If you're having trouble getting win64.mak to work, the latest version of Digger should be able to build a 64-bit DMD on any Windows system with no other dependencies. Run "digger checkout", edit the source files under work/repo/dmd/src/ddmd, and run "digger -c build.components.dmd.dmdModel=64 rebuild --model=32 --without=phobos --without=druntime --without=rdmd --without=phobos-includes" to build a 64-bit dmd.exe under work/result/bin.
Comment 12 Walter Bright 2017-06-21 03:31:15 UTC
Hmmm, the opcode should be DD:

        DD D8                   fstp    ST

Which suggests the problem is confined to iasm.d
Comment 13 Walter Bright 2017-06-21 03:36:42 UTC
So the way forward is to follow the flow backwards to where c.Iop is being set and print that. I'd start with line 1384:

    pc.Iop = opcode;

and insert:

    printf("test1: opcode = 0x%x\n", opcode);

Ain't debugging fun? :-)
Comment 14 Vladimir Panteleev 2017-06-21 03:40:18 UTC
(In reply to Walter Bright from comment #13)
> Ain't debugging fun? :-)

Doing it through Bugzilla comments isn't very effective, though.

Have you tried building a 64-bit DMD using win64.mak or Digger yet?
Comment 15 Vladimir Panteleev 2017-06-21 04:02:32 UTC
(In reply to Walter Bright from comment #13)
>     printf("test1: opcode = 0x%x\n", opcode);

After adding this printf, the bug can no longer be reproduced.

Since that pointed at a codegen bug in the host compiler, I tried building DMD with 2.074.1 (instead of Digger's default of 2.070.2 for Win64), and I can no longer reproduce the bug either.

I'm going to bisect what caused the behaviour change, just to ensure that the bug disappeared because of a codegen fix, and not because some random change made it no longer manifest for that test case.
Comment 16 Walter Bright 2017-06-21 04:12:13 UTC
I haven't tried building Win64 dmd.

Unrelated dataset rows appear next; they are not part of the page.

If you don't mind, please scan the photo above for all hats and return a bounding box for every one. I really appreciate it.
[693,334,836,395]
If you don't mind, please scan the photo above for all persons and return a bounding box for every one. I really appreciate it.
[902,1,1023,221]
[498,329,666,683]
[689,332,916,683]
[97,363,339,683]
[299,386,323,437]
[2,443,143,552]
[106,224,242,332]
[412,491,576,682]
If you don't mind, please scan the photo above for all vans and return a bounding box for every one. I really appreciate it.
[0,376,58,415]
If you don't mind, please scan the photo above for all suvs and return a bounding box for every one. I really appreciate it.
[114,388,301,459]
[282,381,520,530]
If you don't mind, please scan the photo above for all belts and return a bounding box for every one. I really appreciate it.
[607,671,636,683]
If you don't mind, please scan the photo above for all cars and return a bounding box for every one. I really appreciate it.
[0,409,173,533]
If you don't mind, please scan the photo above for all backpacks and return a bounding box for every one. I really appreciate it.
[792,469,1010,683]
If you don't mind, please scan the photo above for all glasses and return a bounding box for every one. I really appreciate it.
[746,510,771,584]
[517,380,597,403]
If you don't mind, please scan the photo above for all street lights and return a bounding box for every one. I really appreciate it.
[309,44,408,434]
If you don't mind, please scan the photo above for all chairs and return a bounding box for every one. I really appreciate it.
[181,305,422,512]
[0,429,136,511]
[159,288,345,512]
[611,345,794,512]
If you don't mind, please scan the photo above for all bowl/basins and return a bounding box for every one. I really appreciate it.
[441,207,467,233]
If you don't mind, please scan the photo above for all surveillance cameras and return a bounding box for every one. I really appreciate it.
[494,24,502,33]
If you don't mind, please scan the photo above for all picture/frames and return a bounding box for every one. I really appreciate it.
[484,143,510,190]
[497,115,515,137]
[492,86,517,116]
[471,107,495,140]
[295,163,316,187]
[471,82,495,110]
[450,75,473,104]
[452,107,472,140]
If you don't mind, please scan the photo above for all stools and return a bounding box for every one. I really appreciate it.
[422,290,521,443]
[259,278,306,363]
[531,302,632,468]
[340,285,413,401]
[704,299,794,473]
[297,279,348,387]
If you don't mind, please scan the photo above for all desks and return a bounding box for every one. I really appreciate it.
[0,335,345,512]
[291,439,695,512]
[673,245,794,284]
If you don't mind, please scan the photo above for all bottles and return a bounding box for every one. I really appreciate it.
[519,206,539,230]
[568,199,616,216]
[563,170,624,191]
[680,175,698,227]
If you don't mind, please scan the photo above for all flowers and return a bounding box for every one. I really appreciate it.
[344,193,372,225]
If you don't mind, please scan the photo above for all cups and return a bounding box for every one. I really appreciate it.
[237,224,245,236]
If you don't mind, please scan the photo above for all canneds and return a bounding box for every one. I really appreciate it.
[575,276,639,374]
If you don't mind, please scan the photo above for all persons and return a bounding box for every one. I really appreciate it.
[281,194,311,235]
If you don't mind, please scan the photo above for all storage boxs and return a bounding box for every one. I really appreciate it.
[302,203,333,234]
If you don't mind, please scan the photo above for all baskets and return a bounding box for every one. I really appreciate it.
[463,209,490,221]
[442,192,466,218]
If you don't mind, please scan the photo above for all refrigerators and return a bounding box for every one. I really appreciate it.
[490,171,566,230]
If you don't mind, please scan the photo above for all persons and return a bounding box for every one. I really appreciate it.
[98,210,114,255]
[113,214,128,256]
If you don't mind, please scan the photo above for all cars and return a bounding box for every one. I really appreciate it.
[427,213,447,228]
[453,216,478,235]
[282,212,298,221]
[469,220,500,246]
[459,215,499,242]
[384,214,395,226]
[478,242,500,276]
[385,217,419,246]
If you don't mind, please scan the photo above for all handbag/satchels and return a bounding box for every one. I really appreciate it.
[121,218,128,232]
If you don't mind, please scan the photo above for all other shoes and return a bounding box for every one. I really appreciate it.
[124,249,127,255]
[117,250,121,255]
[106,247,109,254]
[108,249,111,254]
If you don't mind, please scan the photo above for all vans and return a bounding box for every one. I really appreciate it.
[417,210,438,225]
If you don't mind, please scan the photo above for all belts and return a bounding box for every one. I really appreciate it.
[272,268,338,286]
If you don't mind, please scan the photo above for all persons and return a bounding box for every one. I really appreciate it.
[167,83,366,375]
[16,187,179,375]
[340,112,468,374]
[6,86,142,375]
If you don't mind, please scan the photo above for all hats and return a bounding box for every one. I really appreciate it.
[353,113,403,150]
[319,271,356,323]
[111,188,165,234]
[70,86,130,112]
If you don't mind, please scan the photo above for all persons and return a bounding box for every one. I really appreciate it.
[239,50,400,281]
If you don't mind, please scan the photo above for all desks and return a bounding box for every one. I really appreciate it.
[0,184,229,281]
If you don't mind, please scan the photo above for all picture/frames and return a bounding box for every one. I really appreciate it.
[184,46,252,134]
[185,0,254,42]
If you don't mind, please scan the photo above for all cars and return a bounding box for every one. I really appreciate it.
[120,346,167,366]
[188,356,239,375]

I figured that would be time consuming :-)
Comment 17 Walter Bright 2017-06-21 04:13:06 UTC
(In reply to Vladimir Panteleev from comment #15)
> Since that pointed at a codegen bug in the host compiler, I tried building
> DMD with 2.074.1 (instead of Digger's default of 2.070.2 for Win64), and I
> can no longer reproduce the bug either.
> 
> I'm going to bisect what caused the behaviour change, just to ensure that
> the bug disappeared because of a codegen fix, and not because some random
> change made it no longer manifest for that test case.

That's a good plan. There's a lot that has changed from 70 to 74.
Comment 18 Vladimir Panteleev 2017-06-28 21:50:33 UTC
(In reply to Vladimir Panteleev from comment #15)
> I'm going to bisect what caused the behaviour change, just to ensure that
> the bug disappeared because of a codegen fix, and not because some random
> change made it no longer manifest for that test case.

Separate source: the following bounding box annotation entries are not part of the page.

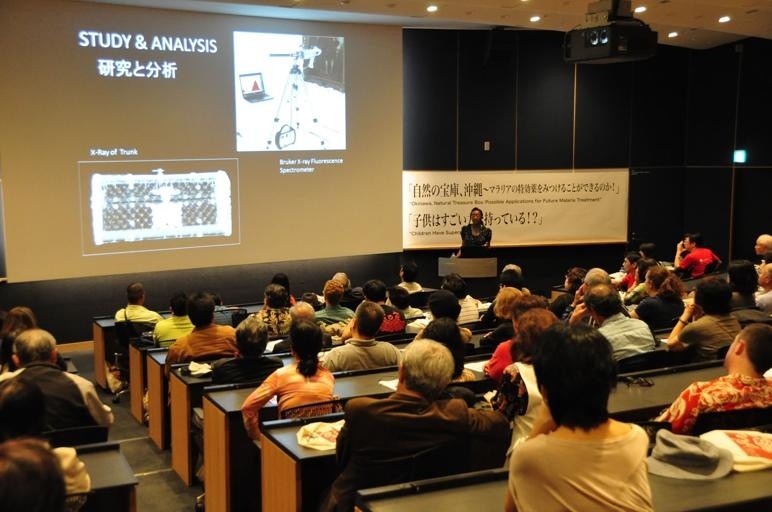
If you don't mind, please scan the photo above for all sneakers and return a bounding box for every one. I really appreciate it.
[112,386,129,403]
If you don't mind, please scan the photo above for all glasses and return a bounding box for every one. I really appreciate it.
[621,376,654,387]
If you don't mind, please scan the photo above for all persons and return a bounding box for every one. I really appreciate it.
[504,321,653,512]
[455,206,493,259]
[318,338,509,512]
[115,232,772,437]
[0,305,115,512]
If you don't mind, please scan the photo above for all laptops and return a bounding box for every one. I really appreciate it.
[239,72,274,103]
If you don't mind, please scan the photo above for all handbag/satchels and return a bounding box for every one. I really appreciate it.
[140,331,154,344]
[701,427,772,472]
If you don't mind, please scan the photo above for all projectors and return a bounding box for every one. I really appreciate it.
[562,21,658,65]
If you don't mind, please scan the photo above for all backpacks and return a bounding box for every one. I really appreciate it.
[733,309,772,326]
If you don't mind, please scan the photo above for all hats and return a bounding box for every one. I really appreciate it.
[180,364,213,377]
[302,292,323,308]
[503,263,521,277]
[647,428,733,480]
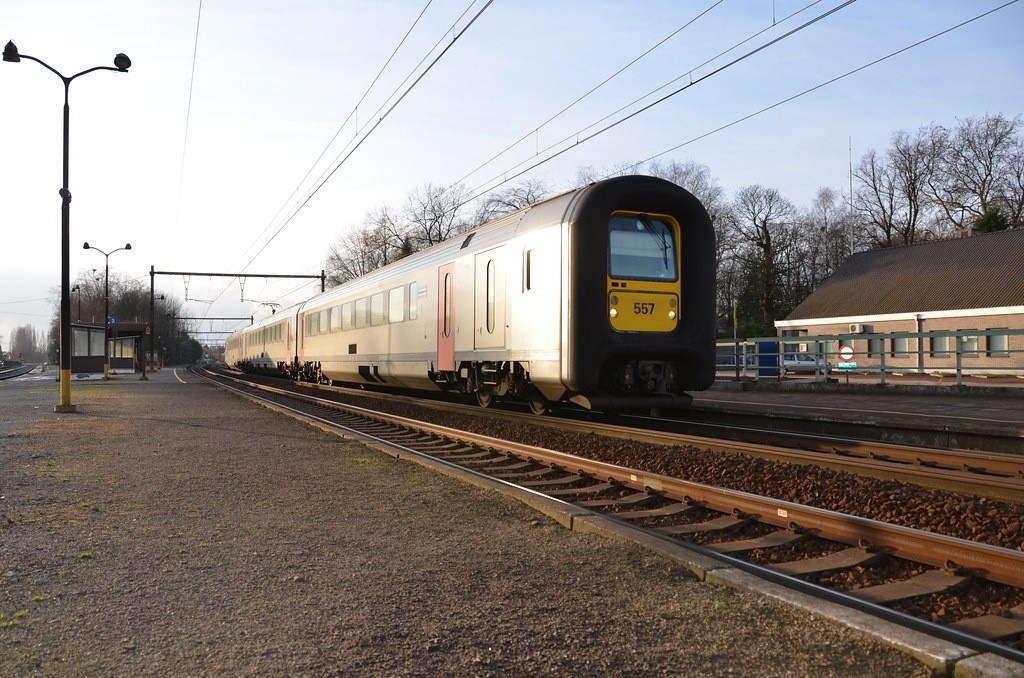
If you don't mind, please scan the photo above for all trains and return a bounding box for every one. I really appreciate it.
[224,174,718,409]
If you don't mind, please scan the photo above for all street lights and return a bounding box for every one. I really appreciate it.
[159,314,171,332]
[150,295,165,371]
[71,284,82,323]
[2,39,133,413]
[83,242,132,384]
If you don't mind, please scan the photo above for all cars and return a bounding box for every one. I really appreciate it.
[776,352,833,375]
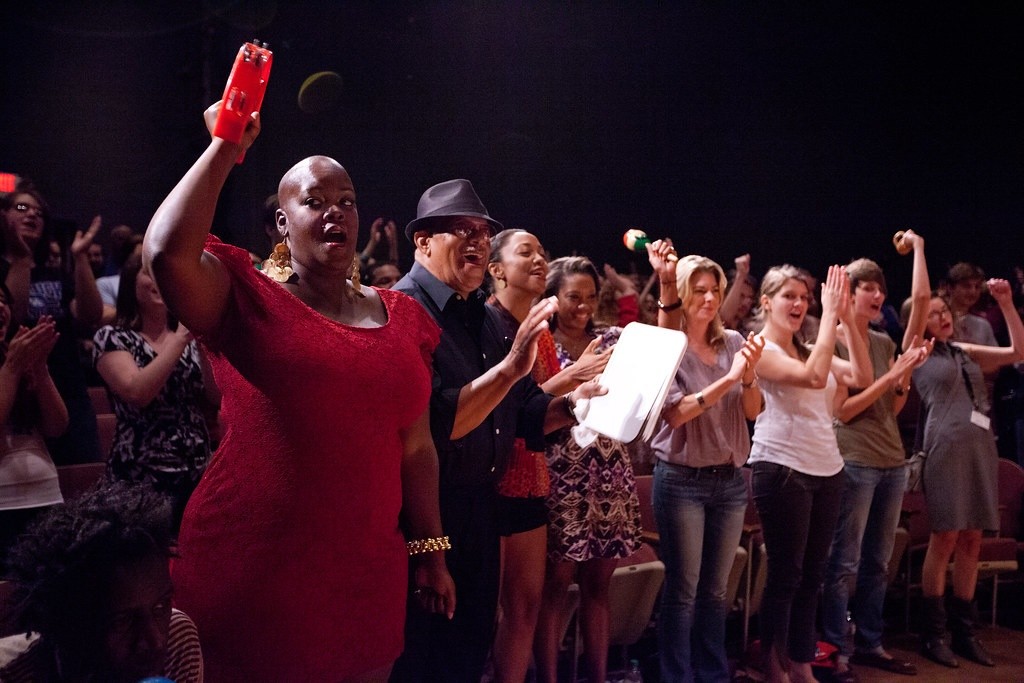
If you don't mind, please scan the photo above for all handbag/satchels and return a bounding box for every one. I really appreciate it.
[904,451,927,494]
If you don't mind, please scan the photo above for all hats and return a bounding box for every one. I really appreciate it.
[405,179,505,249]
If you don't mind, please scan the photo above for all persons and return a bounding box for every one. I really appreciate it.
[142,95,454,683]
[0,176,1024,683]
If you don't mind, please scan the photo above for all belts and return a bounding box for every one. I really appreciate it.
[688,464,733,475]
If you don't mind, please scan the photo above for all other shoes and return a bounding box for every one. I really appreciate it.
[852,649,917,674]
[827,663,858,682]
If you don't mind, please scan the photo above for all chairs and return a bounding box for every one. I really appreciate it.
[558,457,1024,683]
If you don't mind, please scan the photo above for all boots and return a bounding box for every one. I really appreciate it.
[919,593,996,668]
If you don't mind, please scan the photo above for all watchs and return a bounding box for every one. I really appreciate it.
[893,385,910,396]
[741,377,757,389]
[562,393,576,419]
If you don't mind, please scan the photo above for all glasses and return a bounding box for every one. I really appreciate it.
[448,221,497,243]
[13,202,47,216]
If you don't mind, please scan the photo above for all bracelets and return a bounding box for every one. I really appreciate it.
[657,298,683,312]
[407,536,451,556]
[695,392,711,410]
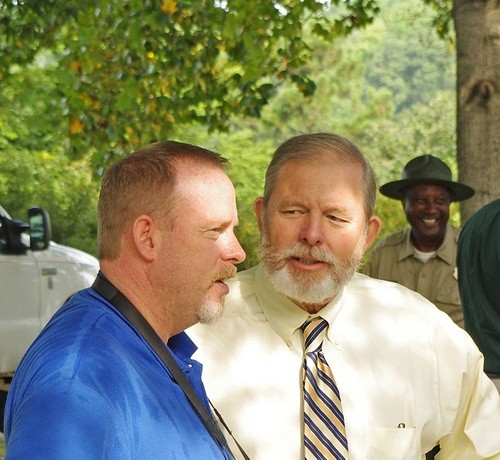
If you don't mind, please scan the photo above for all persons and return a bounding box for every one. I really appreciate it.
[364,155,476,331]
[456,198,500,397]
[179,133,500,460]
[4,140,246,460]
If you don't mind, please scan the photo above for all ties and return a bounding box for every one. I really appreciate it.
[299,318,349,460]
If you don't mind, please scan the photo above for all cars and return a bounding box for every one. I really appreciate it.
[1,201,100,376]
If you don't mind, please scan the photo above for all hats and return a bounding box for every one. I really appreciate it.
[379,155,475,201]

Done. Bisecting the version to bootstrap DMD really put Digger to the test, and I needed to make some upgrades :)

The bug was fixed in this PR:

https://github.com/dlang/dmd/pull/5924

It does seem to be a fix in the backend, but it fixes an ICE, not resulting codegen. Does that make sense to you?
Comment 19 Walter Bright 2017-07-03 21:01:53 UTC
> It does seem to be a fix in the backend, but it fixes an ICE, not resulting codegen. Does that make sense to you?

Yes, because the compiler itself was corrupted by the Win64 build.